[EXTRACTED INFORMATION — start]

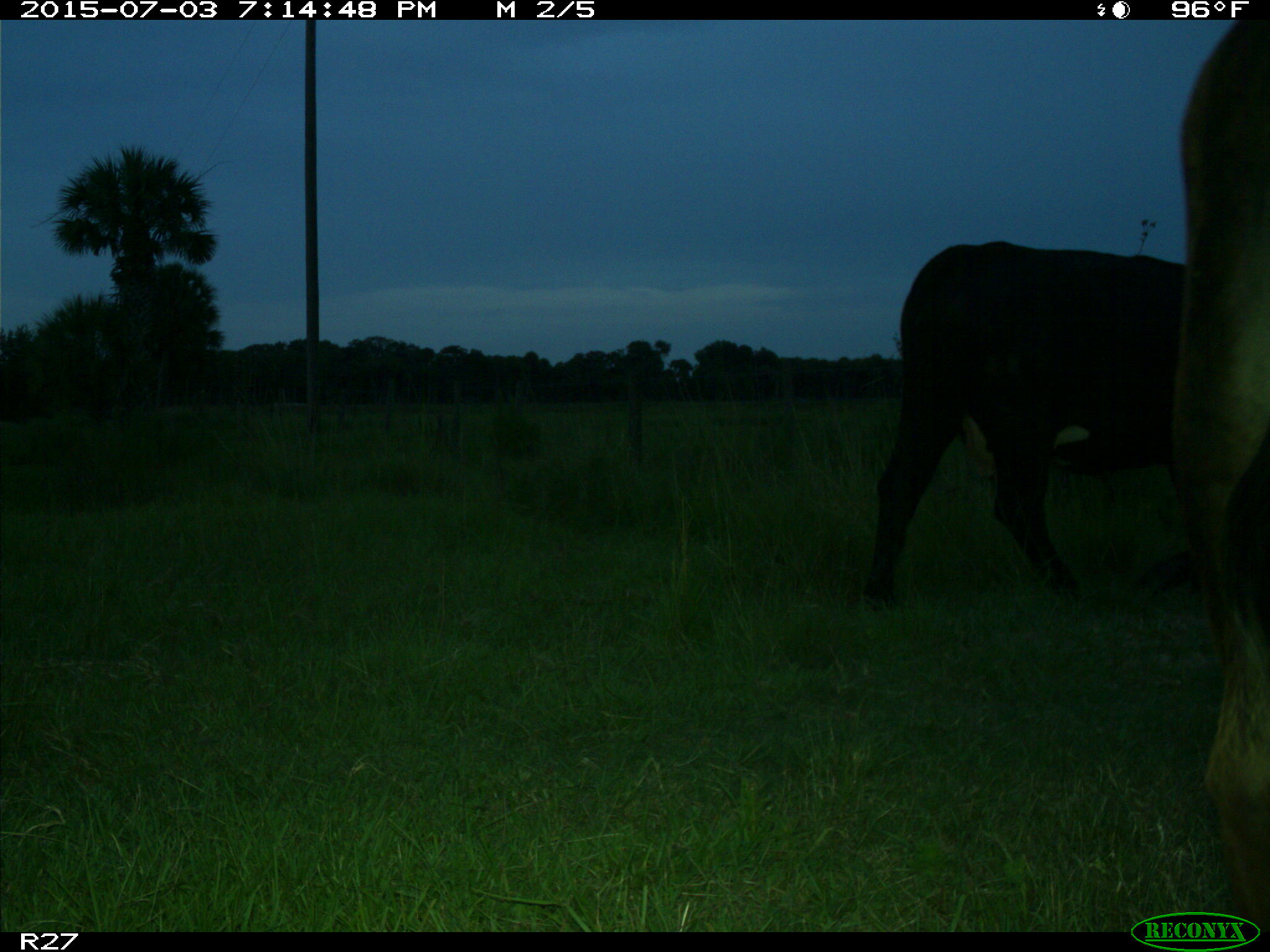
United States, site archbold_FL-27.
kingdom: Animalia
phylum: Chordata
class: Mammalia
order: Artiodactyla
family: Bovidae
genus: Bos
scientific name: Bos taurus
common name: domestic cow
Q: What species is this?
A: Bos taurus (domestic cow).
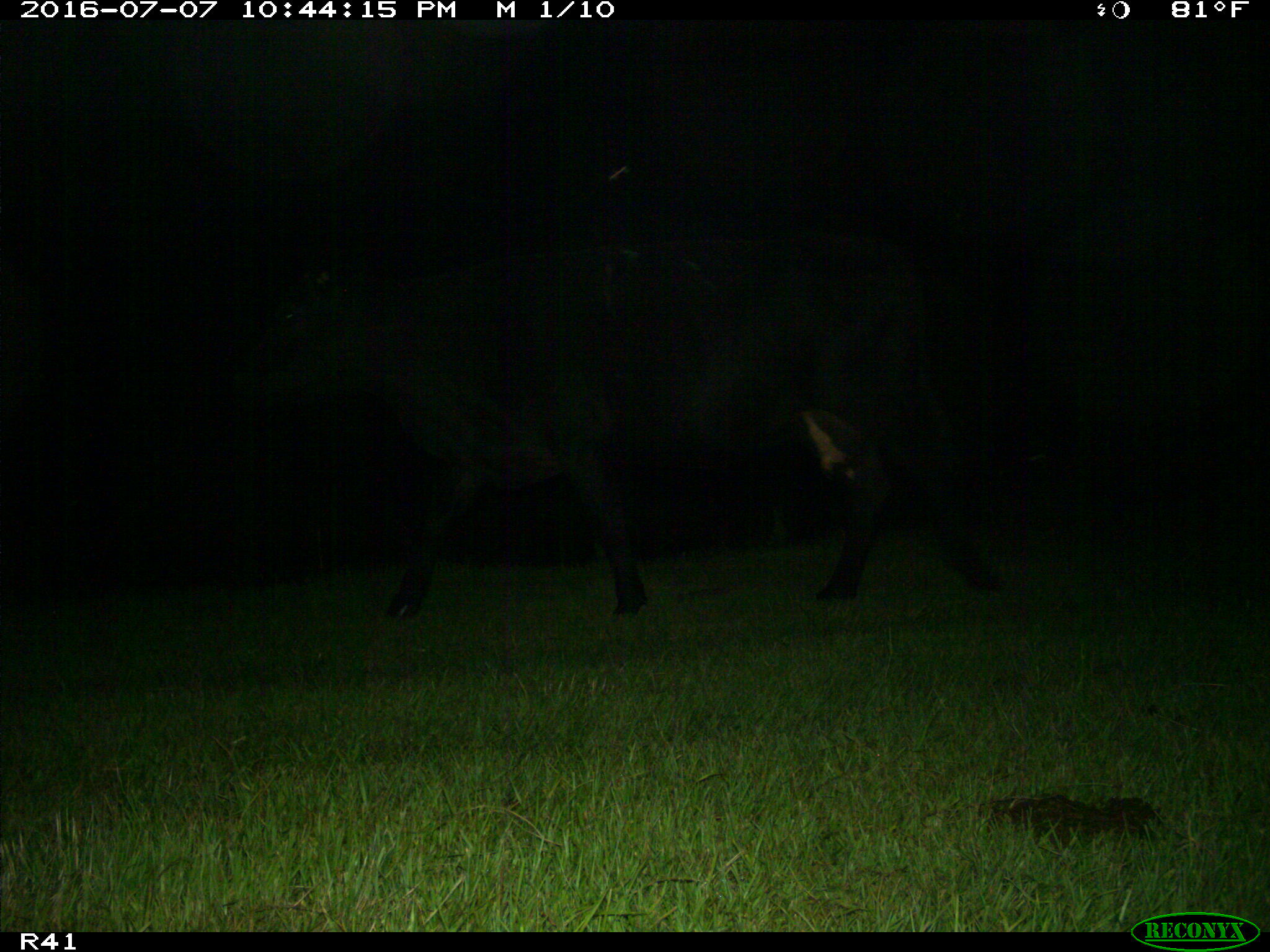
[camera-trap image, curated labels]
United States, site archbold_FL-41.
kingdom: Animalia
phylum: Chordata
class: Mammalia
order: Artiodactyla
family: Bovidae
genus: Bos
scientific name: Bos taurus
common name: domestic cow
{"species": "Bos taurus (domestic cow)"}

[EXTRACTED INFORMATION — finish]
[EXTRACTED INFORMATION — start]

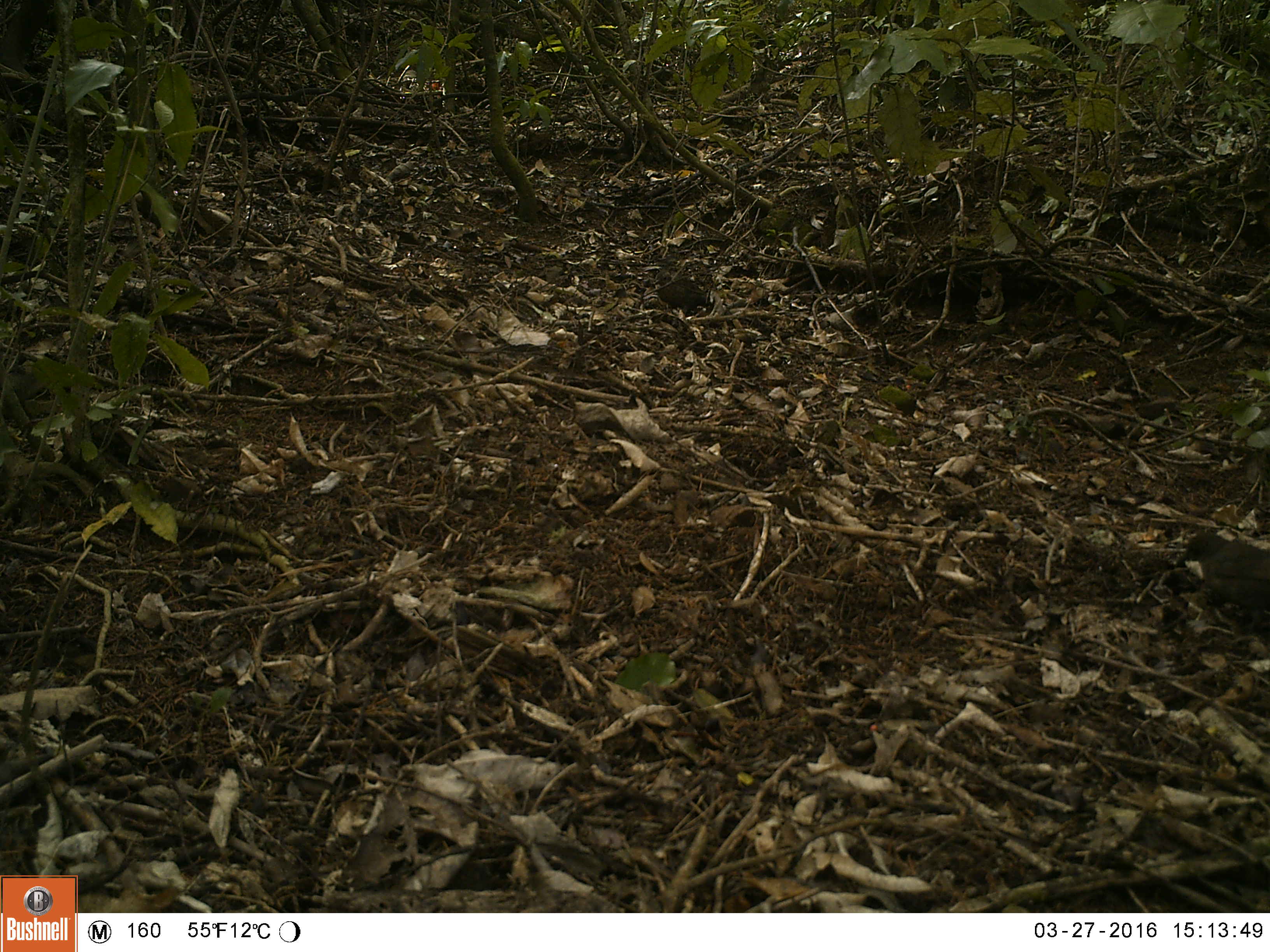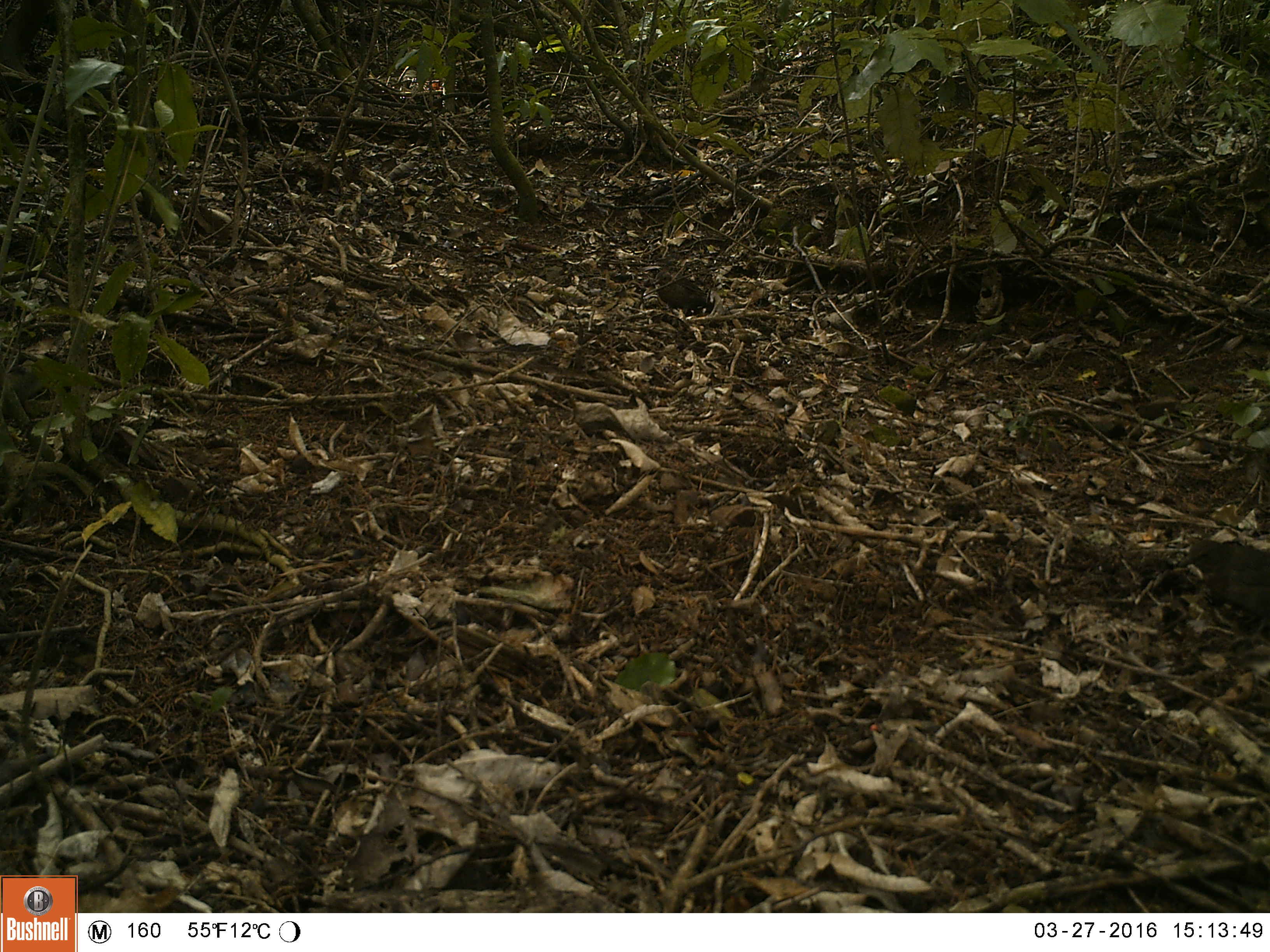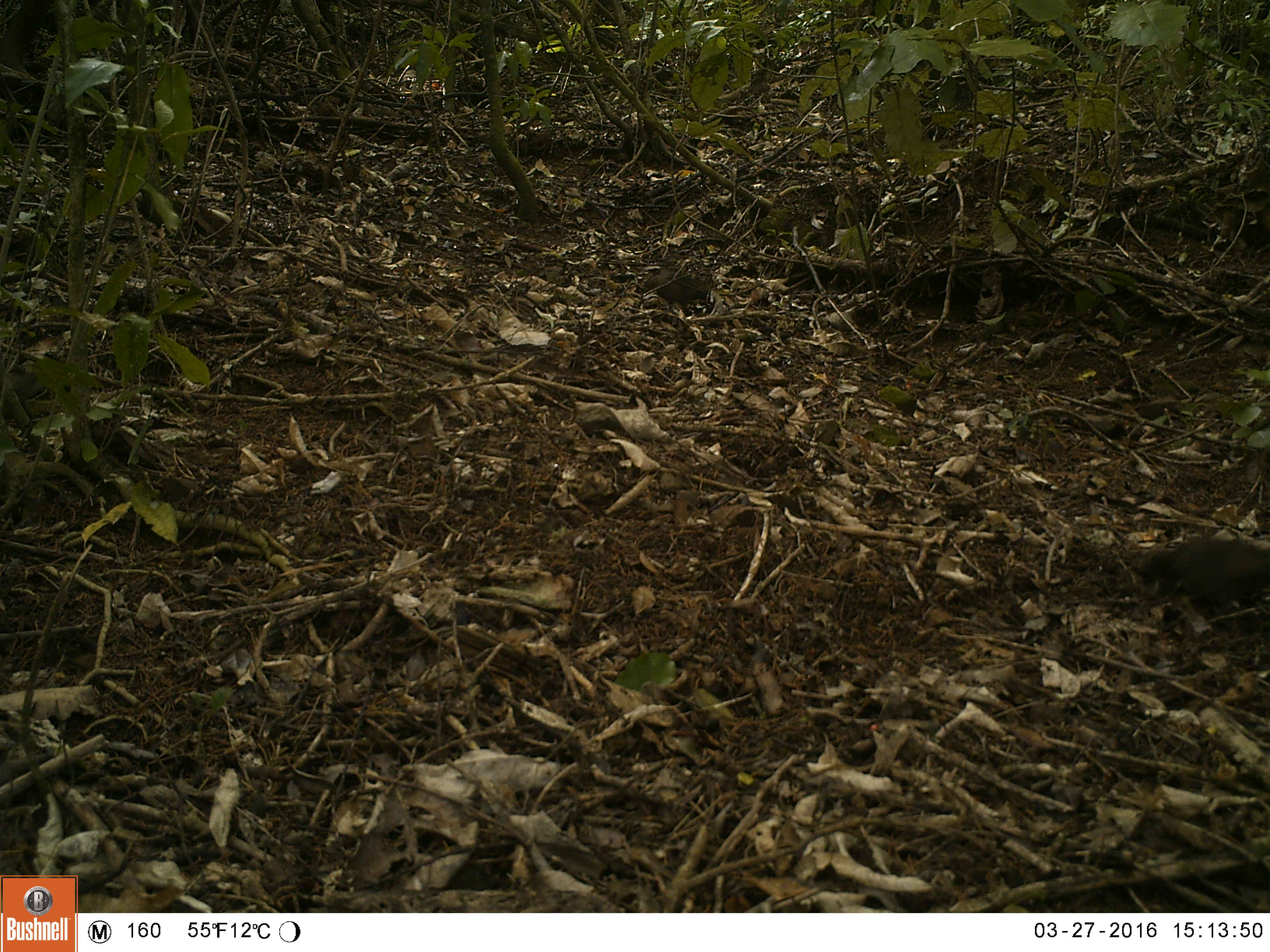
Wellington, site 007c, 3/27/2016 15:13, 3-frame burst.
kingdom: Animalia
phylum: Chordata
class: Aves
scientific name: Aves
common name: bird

[EXTRACTED INFORMATION — finish]

Nothing but the lines above from the line with "United States, site archbold_FL-27." up to and including the line with "[camera-trap image, curated labels]" should be returned, exactly as written and without pictures.

United States, site archbold_FL-27.
kingdom: Animalia
phylum: Chordata
class: Mammalia
order: Artiodactyla
family: Bovidae
genus: Bos
scientific name: Bos taurus
common name: domestic cow
Q: What species is this?
A: Bos taurus (domestic cow).
[camera-trap image, curated labels]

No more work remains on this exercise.